McKee Photography Grant recipients present their work at photography exhibition opening
October 14, 2022
McKee Grant recipients presented their work during the annual showcase at the Edwards Center for the Arts on Wednesday night. The $1,000 grant funds travel over the summer for recipients as they compile a collection of photographs on a chosen topic.
Collection topics this year ranged from indigenous land to nature in Maine.
Grant recipient Brandon Lozano-Garay ’24 decided to focus his project on Monhegan Island, located just off the coast of Maine. After researching the island for his internship with the Bowdoin College Museum of Art last summer, Lozano-Garay was drawn to the island for its rough and rocky coastline.
“Part of why I chose to focus on Monhegan Island was to be a part of the collection of hundreds of artists over hundreds of years who also focused on Monhegan Island,” Lozano-Garay said. “I fell victim to the common trope that you get to Monhegan Island and fall in love with it.”
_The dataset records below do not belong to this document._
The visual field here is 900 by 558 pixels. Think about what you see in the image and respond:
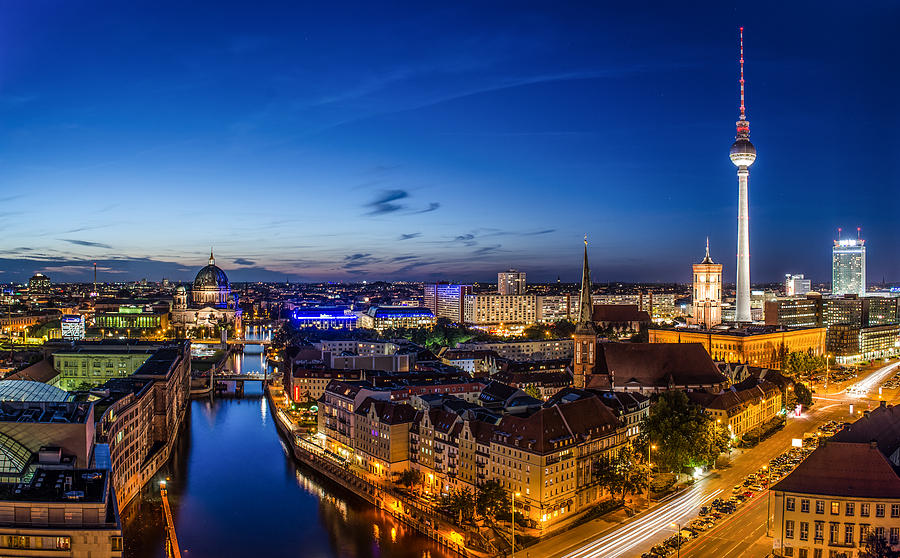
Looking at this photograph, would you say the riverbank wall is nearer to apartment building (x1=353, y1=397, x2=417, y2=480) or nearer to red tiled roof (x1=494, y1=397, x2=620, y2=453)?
apartment building (x1=353, y1=397, x2=417, y2=480)

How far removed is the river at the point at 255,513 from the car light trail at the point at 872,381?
32.5 metres

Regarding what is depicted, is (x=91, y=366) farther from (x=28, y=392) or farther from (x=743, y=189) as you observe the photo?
(x=743, y=189)

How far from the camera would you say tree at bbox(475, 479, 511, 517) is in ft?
66.4

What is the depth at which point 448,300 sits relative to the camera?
96.9m

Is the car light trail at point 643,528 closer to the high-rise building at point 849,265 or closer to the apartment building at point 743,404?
the apartment building at point 743,404

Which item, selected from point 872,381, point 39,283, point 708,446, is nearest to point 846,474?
point 708,446

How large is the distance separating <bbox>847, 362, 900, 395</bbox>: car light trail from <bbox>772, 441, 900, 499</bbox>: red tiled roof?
28.5 meters

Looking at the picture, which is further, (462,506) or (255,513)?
(255,513)

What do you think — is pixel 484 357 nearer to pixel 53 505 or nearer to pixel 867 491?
pixel 867 491

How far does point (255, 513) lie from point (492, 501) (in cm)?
870

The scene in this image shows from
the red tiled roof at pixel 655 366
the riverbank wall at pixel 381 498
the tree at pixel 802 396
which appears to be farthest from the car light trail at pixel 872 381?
the riverbank wall at pixel 381 498

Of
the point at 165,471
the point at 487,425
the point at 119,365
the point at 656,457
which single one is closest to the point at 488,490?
the point at 487,425

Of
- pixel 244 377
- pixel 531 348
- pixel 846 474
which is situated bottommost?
pixel 244 377

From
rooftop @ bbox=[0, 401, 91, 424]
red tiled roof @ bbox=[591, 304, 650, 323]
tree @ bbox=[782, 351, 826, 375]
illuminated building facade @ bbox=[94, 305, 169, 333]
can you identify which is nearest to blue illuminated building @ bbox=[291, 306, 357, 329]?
illuminated building facade @ bbox=[94, 305, 169, 333]
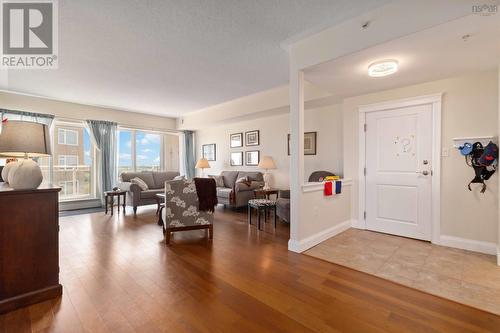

Lozano-Garay, who typically focuses on people in his photographs, decided to only take landscape photos for his project. He tried to incorporate his previous people-based photographic techniques in the way he approached capturing the landscape.
“I typically take photos of people, so I took pictures of the landscape the same way I would normally take a picture of a person,” Lozano-Garay said. “I imagined the face and the contours that lay on someone’s body when looking at the island. There’s something alive about the island and my pictures.”
Initially, Lozano-Garay started capturing only black and white photos, but he eventually moved to color as he continued to visit the island.
“They looked fantastic. Taking color shots instead of black and white brought more liveliness to the island,” he said.
Growing up, Lozano-Garay always gravitated towards the camera because of the abstract nature of photographs. The grant provided him with the ability to explore this facet of his photography.
“Photography is all a lie, and it’s a matter of who can tell the best lie,” he said. “I know it sounds cruel and awful, but there’s something very satisfying about taking a picture and then turning it into something beyond what the human eye can ever imagine on its own.”
After working on the project for five months, he felt anxious to see his work on display.
“I’ve reached a point at Bowdoin and in my career where it’s expected that you do things like this,” Lozano-Garay said. “It’s nice to finally be at the level where I’m showing other people what I’ve been doing.”
Similarly to Lozano-Garay, grant recipient Keaghan Duffy ’23 decided to focus her project on the indigenous lands of the Lakota tribe in the Black Hills. She was told that her great-grandfather, Bud, was Lakota, and she wanted to investigate his story more through the grant.
“[Bud] was presumably my one link to the indigenous people of this region,” she said.
Duffy initially wanted to take portraits of her grandmother and her five children, but it became clear to her that they did not want to be photographed. This change, however, did not deter Duffy.
“Having a camera in my hand and trying to build deeper, meaningful relationships with my family was interesting territory to navigate,” Duffy said. “I didn’t end up taking many personal portraits, but I did think about how my interest acted as a nexus between indigeneity and my family.”
Although she shifted to landscape photography, Duffy was still able to build relationships with her family through her project.
“I spend a lot of time in my grandpa’s garden because it’s the land that connects us,” she said. “You’ll find that there’s a lot of land-based photography. I want to start a meaningful conversation about how we relate to each other through land.”
After four years of photography, the grant allowed Duffy to present her work as a photographer to her family for the first time.
“It definitely feels like a first step to give myself the credit of being a photographer,” she said. “This also feels like work that you really can’t fit within a timeline. The intent was never to finish the work because it was always a start for me.”
Lozano-Garay and Duffy’s efforts did not go unnoticed.
Sophia Wei ’23, an exhibition attendee, thought it was powerful to see the grant recipients explore topics they are interested in through photography.
“I loved the incorporation of the theoretical aspect of the body in Brandon’s presentation,” Wei said. “I think it’s so powerful when you only have a second to capture what’s around you. It’s special to be able to capture an instant moment in your point of view.”